Lachlan Macquarie was the Governor of the colony of New South Wales from 1 January 1810 to 30 November 1821. He was forward thinking and played a large part in the colony’s transition to a free settlement. He was responsible for the creation of the first official currency of the colony; the first official use of the name “Australia”; the street plan upon which the central city of Sydney was founded and the creation of the Bank of New South Wales. Governor Macquarie was also a great supporter of early explorers and oversaw many expeditions which opened up the interior of the country.
Convicts whose sentences had been completed or who had received pardons were known as emancipists, and Governor Macquarie recognised that many of them had useful skills and talents. He employed several emancipists in important government positions. Francis Greenway became Australia’s first colonial architect and designed many buildings which can still be seen in Sydney, and William Redfern was a leading surgeon and personal doctor to Governor Macquarie.

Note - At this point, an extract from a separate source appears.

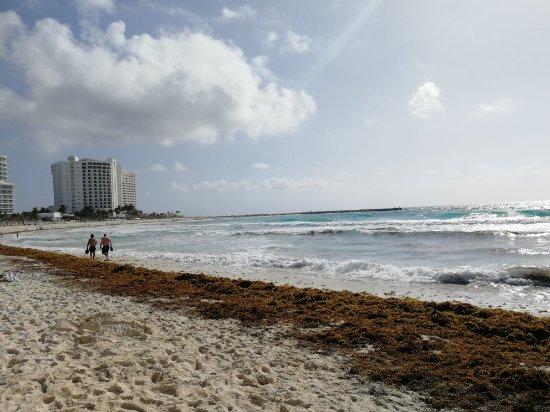 Forum Beach Cancun: IMG_20180311_094934_large.jpg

Lachlan Macquarie returned to Scotland at the end of his governorship and died there in 1824. He is buried on Mull and his headstone reads “The Father of Australia”.
Macquarie Place, a small park in central Sydney, is named after Governor Macquarie. This obelisk in the park, designed by Francis Greenway, was erected in 1818 to mark the point from which all distances in the colony were measured.
What would Lachlan Macquarie say if he could see how far forward this nation has moved since then?